The Fayette County Commission has accelerated its schedule to deal with more “issues” with the water system, scheduling an emergency meeting for today at 5 p.m.
The commission is slated to amend its contract with consulting firm CH2M Hill “as related to issues at the Fayette County Water System.” The meeting will be held in the commission’s main public meeting room, located at the county Stonewall government complex in downtown Fayetteville.
According to a blog post from County Commission Chairman Steve Brown, he and his fellow board members are “very angry” that they were not informed about the problem with discolored water Tuesday, and he apologized for the county not notifying Peachtree City officials.
“Unfortunately, our Water System Director did not see fit to contact the Board of Commissioners and inform us that we were having a problem,” Brown wrote.
Today’s meeting comes on the heels of problems with discolored water Tuesday that were chalked up to a pipe break in the area of Golfview Drive in Peachtree City. See http://www.thecitizen.com/articles/08-06-2013/mang-it-dirty-water-again
The discolored water problem comes on the heels of the weeks-long process it took two months ago to resolve pervasive issues with smelly water. Water system officials first indicated the smelly water issue was due to organic material buildup in Lake Peachtree but it was later determined that the problem source was the Starr’s Mill Pond as well as significant problems with the way raw water is processed at the Crosstown Water Treatment Plant.

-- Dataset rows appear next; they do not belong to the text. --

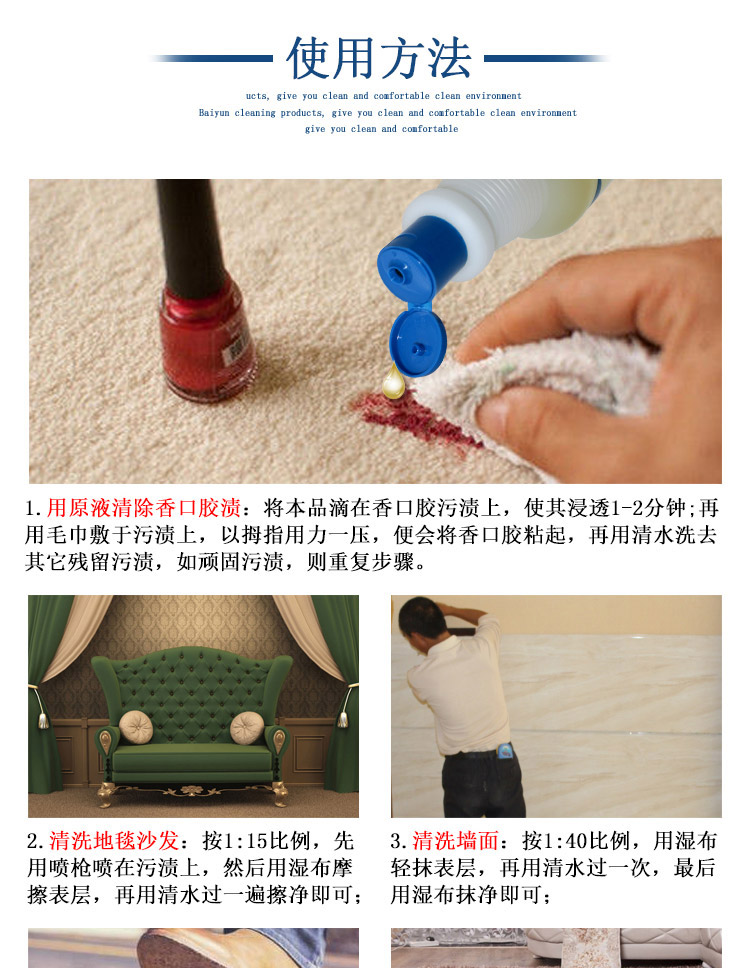 使用方法

ucts, give you clean and comfortable clean environment
Baiyun cleaning products, give you clean and comfortable clean environment
give you clean and comfortable

1.用原液清除香口胶渍：将本品滴在香口胶污渍上，使其浸透1-2分钟;再用毛巾敷于污渍上，以拇指用力一压，便会将香口胶粘起，再用清水洗去其它残留污渍，如顽固污渍，则重复步骤。

2.清洗地毯沙发：按1:15比例，先用喷枪喷在污渍上，然后用湿布摩擦表层，再用清水过一遍擦净即可；

3.清洗墙面：按1:40比例，用湿布轻抹表层，再用清水过一次，最后用湿布抹净即可；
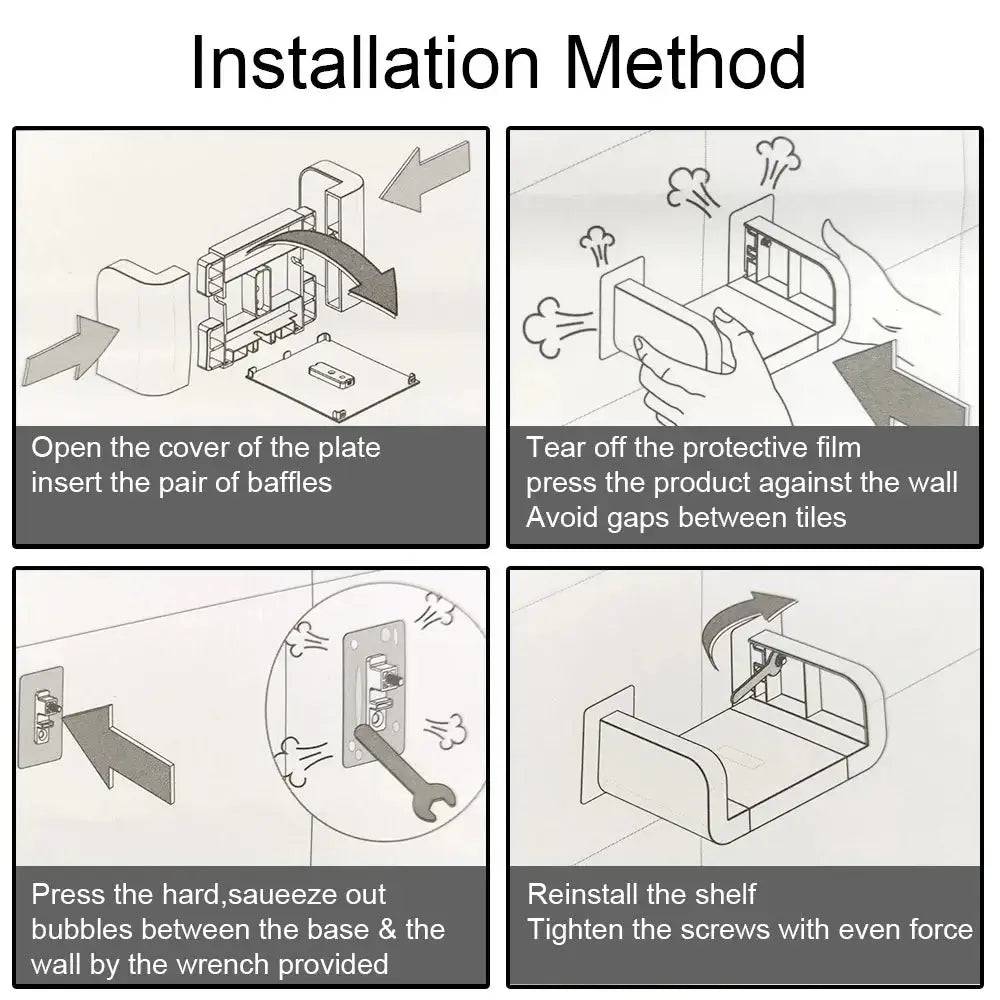 Installation Method

Open the cover of the plate
insert the pair of baffles

Tear off the protective film
press the product against the wall
Avoid gaps between tiles

Press the hard,saueeze out
bubbles between the base & the
wall by the wrench provided

Reinstall the shelf
Tighten the screws with even force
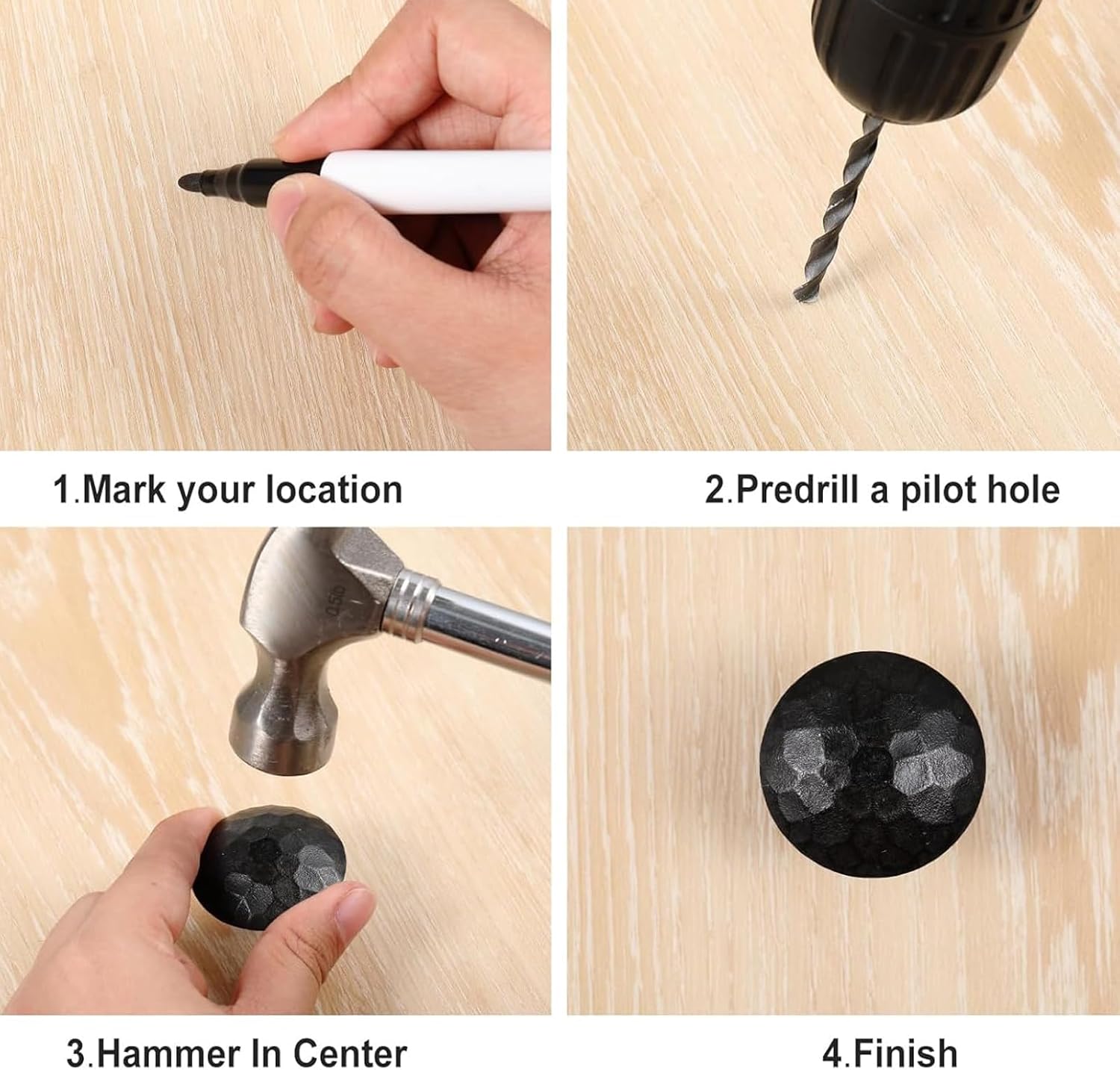 1.Mark your location

2.Predrill a pilot hole

0.5lb

3.Hammer In Center

4.Finish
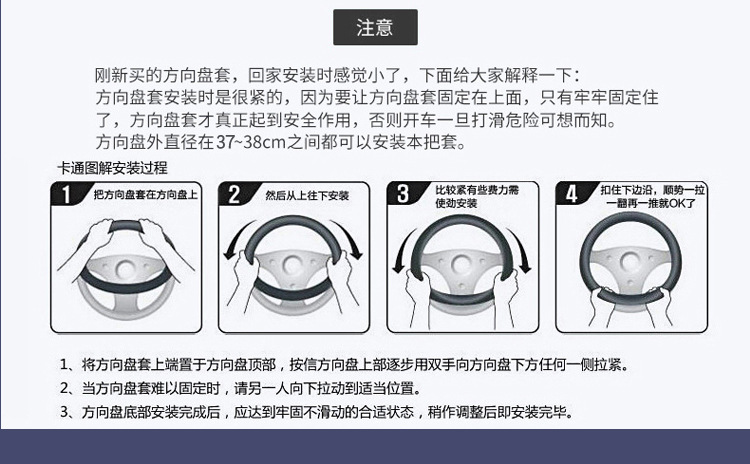 注意

刚新买的方向盘套，回家安装时感觉小了，下面给大家解释一下：
方向盘套安装时是很紧的，因为要让方向盘套固定在上面，只有牢牢固定住了，方向盘套才真正起到安全作用，否则开车一旦打滑危险可想而知。
方向盘外直径在37~38cm之间都可以安装本把套。

卡通图解安装过程

1 把方向盘套在方向盘上

2 然后从上往下安装

3 比较紧有些费力需使劲安装

4 扣住下边沿，顺势一拉一翻再一推就OK了

1、将方向盘套上端置于方向盘顶部，按信方向盘上部逐步用双手向方向盘下方任何一侧拉紧。
2、当方向盘套难以固定时，请另一人向下拉动到适当位置。
3、方向盘底部安装完成后，应达到牢固不滑动的合适状态，稍作调整后即安装完毕。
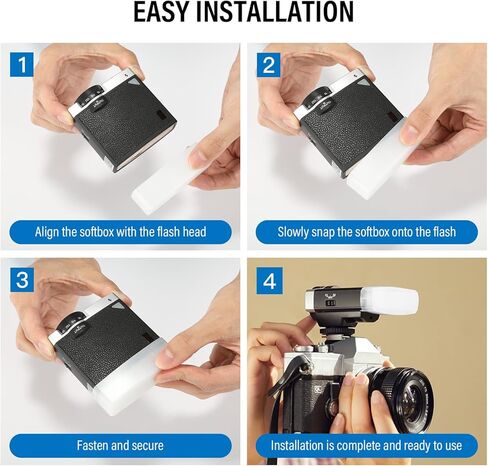 EASY INSTALLATION

1

Align the softbox with the flash head

2

Slowly snap the softbox onto the flash

3

Fasten and secure

4

Installation is complete and ready to use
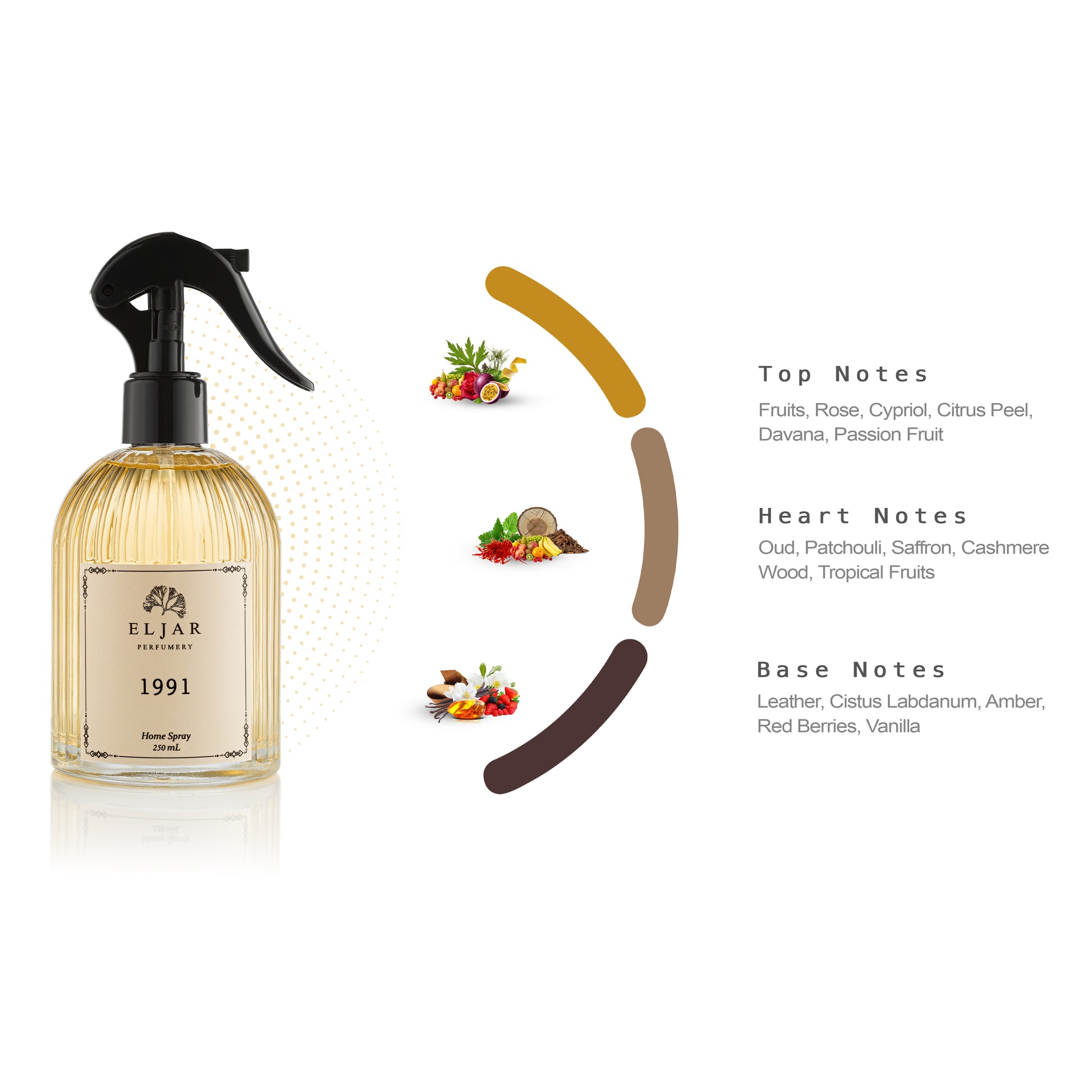 ELJAR
PERFUMERY

1991

Home Spray
250 mL

Top Notes
Fruits, Rose, Cypriol, Citrus Peel, Davana, Passion Fruit

Heart Notes
Oud, Patchouli, Saffron, Cashmere Wood, Tropical Fruits

Base Notes
Leather, Cistus Labdanum, Amber, Red Berries, Vanilla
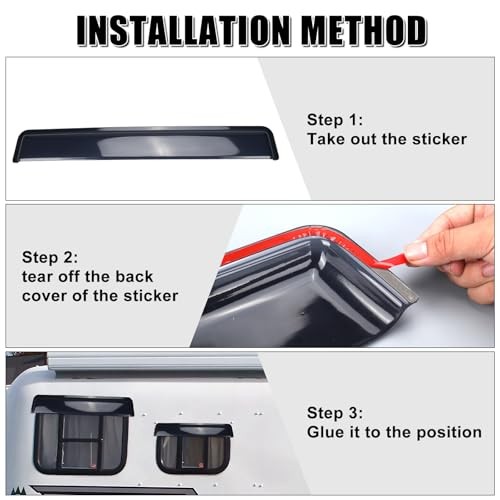 INSTALLATION METHOD

Step 1:
Take out the sticker

Step 2:
tear off the back cover of the sticker

Step 3:
Glue it to the position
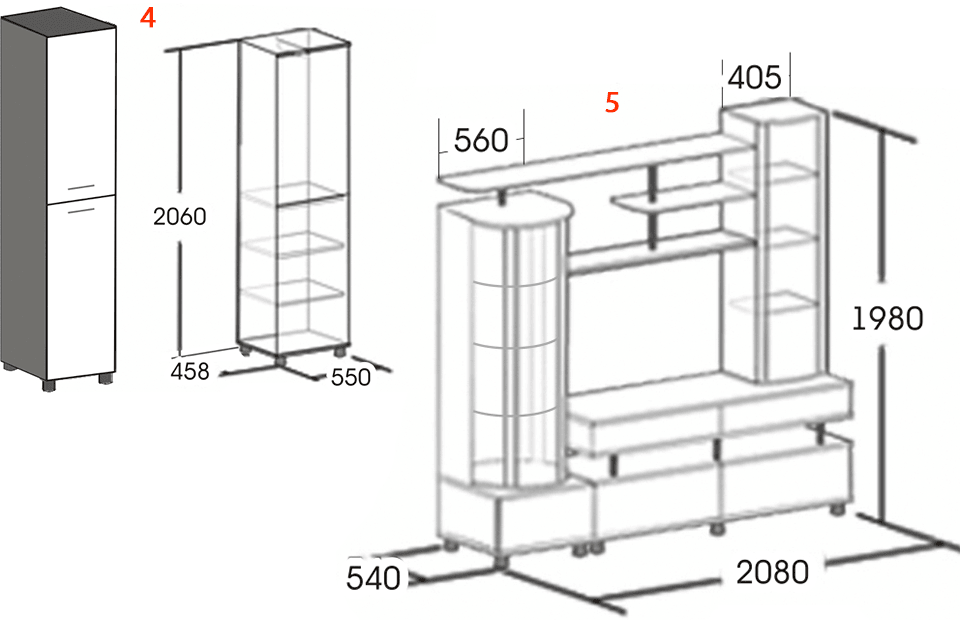 4

2060

458

550

5

560

405

1980

540

2080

To remedy the smelly water problem, a consultant hired by the county determined the county needed to remove sludge that had solidified at the bottom of two water storage basins at the Crosstown plant. The theory was that because those basins were used to rid solid contaminants away from the plant, they were eventually recycled back into the plant, causing at least some if not much of the smelly water problem.
The sludge removal process, undertaken by a contractor at the county’s request, is essentially complete as of this date, The Citizen has learned.